American baseball player (born 1954)

Charles David Rainey (born July 14, 1954) is an American former professional baseball player who pitched in the Major Leagues from 1979 to 1984.

==Professional career==
Rainey was drafted in the first round (19th overall) of the 1974 amateur draft by the Boston Red Sox and made his MLB debut on April 8, 1979, at Cleveland Stadium against the Indians. He spent four seasons on the Boston pitching staff before being traded to the Chicago Cubs for Doug Bird in December 1982. Rainey had his most successful season as a starter in 1983 with the Cubs, leading the rotation with 14 wins. On August 24 of that year, against the Cincinnati Reds at Wrigley Field, he had a no-hitter broken up with two out in the ninth by an Eddie Milner single, the only hit Rainey would allow in a 3–0 Cub victory.

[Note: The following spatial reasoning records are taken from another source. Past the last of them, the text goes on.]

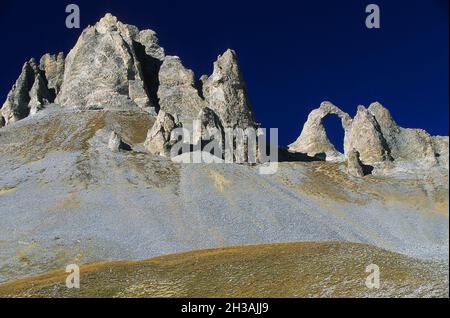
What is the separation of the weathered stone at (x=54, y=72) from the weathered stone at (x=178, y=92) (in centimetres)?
3799

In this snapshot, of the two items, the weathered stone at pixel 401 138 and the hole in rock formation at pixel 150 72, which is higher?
the hole in rock formation at pixel 150 72

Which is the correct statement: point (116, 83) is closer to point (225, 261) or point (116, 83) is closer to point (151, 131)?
point (151, 131)

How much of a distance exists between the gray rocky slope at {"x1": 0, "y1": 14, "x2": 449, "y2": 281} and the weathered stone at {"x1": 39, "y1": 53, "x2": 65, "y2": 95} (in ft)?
39.9

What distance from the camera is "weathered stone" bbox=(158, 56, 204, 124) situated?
16400 centimetres

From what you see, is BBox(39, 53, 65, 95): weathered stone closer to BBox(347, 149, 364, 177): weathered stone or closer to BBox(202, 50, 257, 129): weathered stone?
BBox(202, 50, 257, 129): weathered stone

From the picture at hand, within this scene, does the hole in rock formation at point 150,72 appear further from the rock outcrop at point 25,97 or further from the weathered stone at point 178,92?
the rock outcrop at point 25,97

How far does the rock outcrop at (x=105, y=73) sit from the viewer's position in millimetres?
165250

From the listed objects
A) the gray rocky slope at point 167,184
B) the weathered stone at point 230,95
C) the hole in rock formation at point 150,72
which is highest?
the hole in rock formation at point 150,72

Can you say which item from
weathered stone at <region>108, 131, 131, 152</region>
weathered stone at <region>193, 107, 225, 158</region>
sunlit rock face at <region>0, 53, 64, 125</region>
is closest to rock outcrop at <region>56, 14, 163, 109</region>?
sunlit rock face at <region>0, 53, 64, 125</region>

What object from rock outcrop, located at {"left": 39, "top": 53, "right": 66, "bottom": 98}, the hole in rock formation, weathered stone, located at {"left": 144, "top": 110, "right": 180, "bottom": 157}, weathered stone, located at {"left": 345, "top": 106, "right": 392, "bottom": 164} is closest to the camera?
weathered stone, located at {"left": 144, "top": 110, "right": 180, "bottom": 157}

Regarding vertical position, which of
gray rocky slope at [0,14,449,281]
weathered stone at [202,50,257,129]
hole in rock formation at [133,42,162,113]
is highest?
hole in rock formation at [133,42,162,113]

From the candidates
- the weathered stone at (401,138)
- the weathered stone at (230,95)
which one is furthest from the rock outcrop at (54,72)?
the weathered stone at (401,138)

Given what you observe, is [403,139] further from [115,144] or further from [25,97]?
[25,97]

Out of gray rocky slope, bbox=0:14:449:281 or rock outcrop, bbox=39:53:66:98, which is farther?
rock outcrop, bbox=39:53:66:98
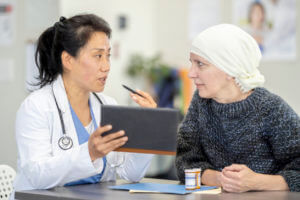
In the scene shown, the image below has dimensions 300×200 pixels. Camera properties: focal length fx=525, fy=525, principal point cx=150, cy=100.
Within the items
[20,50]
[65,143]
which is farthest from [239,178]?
[20,50]

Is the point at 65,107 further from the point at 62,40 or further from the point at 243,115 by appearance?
the point at 243,115

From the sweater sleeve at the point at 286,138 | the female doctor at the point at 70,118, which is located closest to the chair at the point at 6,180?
the female doctor at the point at 70,118

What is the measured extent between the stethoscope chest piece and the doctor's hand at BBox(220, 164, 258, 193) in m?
0.69

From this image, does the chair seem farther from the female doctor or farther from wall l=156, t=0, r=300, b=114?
wall l=156, t=0, r=300, b=114

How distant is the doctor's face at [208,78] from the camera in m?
2.12

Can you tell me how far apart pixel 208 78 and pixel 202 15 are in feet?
12.7

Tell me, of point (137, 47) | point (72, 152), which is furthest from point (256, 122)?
point (137, 47)

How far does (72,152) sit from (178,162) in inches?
18.3

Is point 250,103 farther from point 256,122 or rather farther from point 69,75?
point 69,75

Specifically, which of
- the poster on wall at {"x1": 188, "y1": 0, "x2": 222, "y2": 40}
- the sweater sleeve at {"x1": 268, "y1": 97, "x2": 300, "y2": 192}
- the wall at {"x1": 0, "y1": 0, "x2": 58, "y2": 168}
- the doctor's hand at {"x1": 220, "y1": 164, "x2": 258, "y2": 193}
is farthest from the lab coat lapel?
the poster on wall at {"x1": 188, "y1": 0, "x2": 222, "y2": 40}

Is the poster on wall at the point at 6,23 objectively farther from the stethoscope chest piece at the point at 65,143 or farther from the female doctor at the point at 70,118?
the stethoscope chest piece at the point at 65,143

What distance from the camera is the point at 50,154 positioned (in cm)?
222

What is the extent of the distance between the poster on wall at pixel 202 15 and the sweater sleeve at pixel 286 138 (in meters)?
3.79

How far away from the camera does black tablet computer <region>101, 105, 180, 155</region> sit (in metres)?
1.96
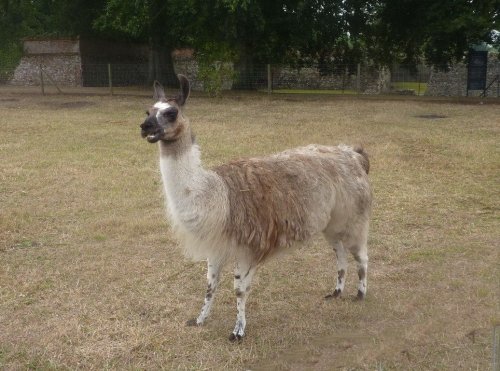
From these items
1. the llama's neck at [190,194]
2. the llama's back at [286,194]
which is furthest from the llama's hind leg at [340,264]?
the llama's neck at [190,194]

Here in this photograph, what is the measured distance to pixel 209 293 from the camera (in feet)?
12.8

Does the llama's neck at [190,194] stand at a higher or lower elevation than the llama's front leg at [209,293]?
higher

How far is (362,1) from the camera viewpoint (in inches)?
813

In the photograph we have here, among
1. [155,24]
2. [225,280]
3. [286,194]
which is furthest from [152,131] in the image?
[155,24]

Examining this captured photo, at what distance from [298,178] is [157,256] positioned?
6.32ft

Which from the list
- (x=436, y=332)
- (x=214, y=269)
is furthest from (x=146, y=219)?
(x=436, y=332)

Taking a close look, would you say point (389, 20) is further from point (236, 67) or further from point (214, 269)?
point (214, 269)

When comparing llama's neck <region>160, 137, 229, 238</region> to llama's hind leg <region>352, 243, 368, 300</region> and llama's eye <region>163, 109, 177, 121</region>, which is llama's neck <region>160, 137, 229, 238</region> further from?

The no-hitter would have been the first by a Cub (and the first one the Cubs had been involved in) since Milt Pappas in 1972.

Midway through the 1984 season Rainey was traded (along with a player to be named later) to the Oakland Athletics for Davey Lopes. The Cubs later sent minor leaguer Damon Farmar to the Athletics, completing the trade.

Rainey's final MLB appearance was on September 9, 1984, as the Indians downed the Athletics 7 - 5.